* [TASKS TO CARRY OUT]
**a.** Which continental and international bodies does the public service extract below say the portfolio remained actively involved in? List every one.
**b.** Answer these questions from the public service extract below:
(i) Within which department is the Public Service Anti-Corruption Unit located?
(ii) Under the aegis of which body is the Pan-African Conference of Ministers of Public/Civil Service's programme implemented?
(iii) Which project was the overall continental winner at the All Africa Public Sector Innovations Awards in 2011?
[[ EXTRACT TO READ open ]]
The fight against corruption remains a key priority for our government. In contributing towards this priority, the Public Service Anti-Corruption Unit, PSACU, located within the Department of Public Service and Administration, conducted joint investigations with the Special Investigating Unit, SIU, on high-level corruption-related cases. Having completed its first year of existence, the Ministry expects the unit to gain more capacity and to intensify its work in the fight against corruption. In order to benchmark our anticorruption mechanisms, the portfolio participated in a number of anticorruption and bribery fora, such as the Conference of States Parties to the United Nations Convention Against Corruption and the Organisation for Economic Co-operation and Development Working Group.
The Ministry's efforts to improve the Public Service on the domestic front are influenced by global developments and vice versa. The portfolio, therefore, participated in and shaped the architecture and agenda of the continental governance and public administration programme which is implemented by the Pan-African Conference of Ministers of Public/Civil Service under the aegis of the African Union Commission for Political Affairs.
The portfolio also profiled South African innovative projects on the international landscape through the Centre for Public Service Innovation. The Ministry is proud to report that an Eastern Cape project was the overall continental winner at the All Africa Public Sector Innovations Awards in 2011, whilst the Independent Electoral Commission and the Gauteng Department of Agriculture and Rural Development were winners in the prestigious United Nations Public Sector Awards during the same period.
The work of the portfolio in the continental capacity-building programme was also undertaken. In this regard the portfolio remained actively involved in a number of continental and international bodies, including the African Association for Public Administration and Management, the African Training and Research Centre in Administration for Development, the Commonwealth Association for Public Administration and Management, and the Association of African Public Services Commissions, whose president happens to be the chairperson of our Public Service Commission.
[[ EXTRACT TO READ closed ]]
[[ RECORDS SUPPLIED open ]]
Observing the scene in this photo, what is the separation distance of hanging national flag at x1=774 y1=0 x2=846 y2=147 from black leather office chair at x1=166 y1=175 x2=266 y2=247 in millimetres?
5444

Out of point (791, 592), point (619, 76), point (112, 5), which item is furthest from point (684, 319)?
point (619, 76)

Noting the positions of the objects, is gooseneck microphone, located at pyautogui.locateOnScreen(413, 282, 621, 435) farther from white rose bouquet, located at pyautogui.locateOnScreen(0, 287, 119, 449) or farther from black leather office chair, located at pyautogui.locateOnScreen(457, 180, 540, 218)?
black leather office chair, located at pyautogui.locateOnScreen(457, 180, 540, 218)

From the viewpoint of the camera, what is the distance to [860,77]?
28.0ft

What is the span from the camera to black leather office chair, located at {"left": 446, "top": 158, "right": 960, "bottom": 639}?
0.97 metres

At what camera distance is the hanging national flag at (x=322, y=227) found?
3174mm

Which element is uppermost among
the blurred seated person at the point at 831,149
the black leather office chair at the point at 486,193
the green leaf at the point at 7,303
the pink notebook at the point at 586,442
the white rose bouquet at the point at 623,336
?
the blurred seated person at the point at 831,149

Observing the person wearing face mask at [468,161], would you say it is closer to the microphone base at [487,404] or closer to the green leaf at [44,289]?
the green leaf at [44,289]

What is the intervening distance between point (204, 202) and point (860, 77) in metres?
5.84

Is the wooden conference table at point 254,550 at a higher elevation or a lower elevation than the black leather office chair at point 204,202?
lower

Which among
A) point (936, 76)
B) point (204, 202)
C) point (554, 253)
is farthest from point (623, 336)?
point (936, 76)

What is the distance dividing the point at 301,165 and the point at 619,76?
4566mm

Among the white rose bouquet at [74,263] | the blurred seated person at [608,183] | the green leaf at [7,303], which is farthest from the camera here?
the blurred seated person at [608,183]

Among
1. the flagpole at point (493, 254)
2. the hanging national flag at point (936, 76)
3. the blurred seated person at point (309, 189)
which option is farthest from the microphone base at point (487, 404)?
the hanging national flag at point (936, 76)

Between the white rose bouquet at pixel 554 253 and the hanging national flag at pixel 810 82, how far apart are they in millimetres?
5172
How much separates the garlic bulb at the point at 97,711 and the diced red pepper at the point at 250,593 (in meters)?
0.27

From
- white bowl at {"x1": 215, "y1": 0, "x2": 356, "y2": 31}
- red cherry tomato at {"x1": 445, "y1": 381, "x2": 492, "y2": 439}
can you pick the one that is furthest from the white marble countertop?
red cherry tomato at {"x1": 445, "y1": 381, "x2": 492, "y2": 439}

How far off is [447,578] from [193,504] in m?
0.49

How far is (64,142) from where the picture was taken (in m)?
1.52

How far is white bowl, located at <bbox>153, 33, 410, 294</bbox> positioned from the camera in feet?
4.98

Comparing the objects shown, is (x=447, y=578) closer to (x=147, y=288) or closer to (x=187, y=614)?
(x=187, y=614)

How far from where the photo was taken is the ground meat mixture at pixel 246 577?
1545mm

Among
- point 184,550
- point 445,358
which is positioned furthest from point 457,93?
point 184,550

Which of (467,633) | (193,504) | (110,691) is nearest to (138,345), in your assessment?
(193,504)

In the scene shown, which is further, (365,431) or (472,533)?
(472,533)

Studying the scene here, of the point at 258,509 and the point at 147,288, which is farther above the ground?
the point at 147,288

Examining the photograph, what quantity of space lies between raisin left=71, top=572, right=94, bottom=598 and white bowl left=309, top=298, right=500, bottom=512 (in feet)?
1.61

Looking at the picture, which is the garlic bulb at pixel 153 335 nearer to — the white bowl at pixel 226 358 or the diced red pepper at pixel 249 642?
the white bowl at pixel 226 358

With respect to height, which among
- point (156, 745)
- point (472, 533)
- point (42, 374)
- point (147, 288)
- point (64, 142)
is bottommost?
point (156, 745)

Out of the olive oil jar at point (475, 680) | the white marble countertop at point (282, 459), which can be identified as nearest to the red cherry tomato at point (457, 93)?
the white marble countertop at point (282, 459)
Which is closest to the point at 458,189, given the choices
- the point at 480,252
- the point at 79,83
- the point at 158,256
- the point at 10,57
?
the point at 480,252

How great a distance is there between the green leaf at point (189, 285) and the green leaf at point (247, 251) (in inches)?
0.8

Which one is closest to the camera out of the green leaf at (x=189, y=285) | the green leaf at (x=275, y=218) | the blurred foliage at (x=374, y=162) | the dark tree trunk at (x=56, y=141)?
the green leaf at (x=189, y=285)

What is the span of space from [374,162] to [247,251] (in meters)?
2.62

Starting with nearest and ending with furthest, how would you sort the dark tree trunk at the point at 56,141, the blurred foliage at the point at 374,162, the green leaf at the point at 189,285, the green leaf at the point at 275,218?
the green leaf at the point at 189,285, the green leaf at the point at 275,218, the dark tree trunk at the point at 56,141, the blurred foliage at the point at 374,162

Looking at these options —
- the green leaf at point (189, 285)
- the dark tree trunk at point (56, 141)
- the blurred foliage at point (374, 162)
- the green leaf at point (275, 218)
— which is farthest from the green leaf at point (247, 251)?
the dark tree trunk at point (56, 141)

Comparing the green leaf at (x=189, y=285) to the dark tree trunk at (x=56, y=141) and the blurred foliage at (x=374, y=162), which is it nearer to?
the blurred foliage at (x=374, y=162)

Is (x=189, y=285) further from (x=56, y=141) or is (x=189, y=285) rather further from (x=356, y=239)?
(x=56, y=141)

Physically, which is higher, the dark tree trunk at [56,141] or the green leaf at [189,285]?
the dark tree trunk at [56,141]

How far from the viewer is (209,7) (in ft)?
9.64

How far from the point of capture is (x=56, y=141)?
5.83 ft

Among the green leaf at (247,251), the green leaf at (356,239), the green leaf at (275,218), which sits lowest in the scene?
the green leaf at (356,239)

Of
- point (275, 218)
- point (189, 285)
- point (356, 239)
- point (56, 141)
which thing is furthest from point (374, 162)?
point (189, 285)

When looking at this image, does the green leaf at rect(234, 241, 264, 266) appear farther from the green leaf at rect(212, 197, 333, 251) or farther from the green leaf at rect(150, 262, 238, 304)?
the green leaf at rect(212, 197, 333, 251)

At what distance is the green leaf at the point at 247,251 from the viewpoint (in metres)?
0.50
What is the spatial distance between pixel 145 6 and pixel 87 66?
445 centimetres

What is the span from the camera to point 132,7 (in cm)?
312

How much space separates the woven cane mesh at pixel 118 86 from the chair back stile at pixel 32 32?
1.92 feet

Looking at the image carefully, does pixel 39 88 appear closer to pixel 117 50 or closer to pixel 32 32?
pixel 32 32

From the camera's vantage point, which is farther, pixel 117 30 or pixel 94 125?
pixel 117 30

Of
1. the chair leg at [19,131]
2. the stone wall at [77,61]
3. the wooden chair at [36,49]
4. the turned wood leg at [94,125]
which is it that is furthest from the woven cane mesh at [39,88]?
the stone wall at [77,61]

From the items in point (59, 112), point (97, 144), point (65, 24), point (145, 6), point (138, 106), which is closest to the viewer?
[[ RECORDS SUPPLIED closed ]]
* [RESPONSES FOR EACH TASK]
**a.**
- African Association for Public Administration and Management
- African Training and Research Centre in Administration for Development
- Commonwealth Association for Public Administration and Management
- Association of African Public Services Commissions

**b.**
(i) The Department of Public Service and Administration
(ii) The African Union Commission for Political Affairs
(iii) An Eastern Cape project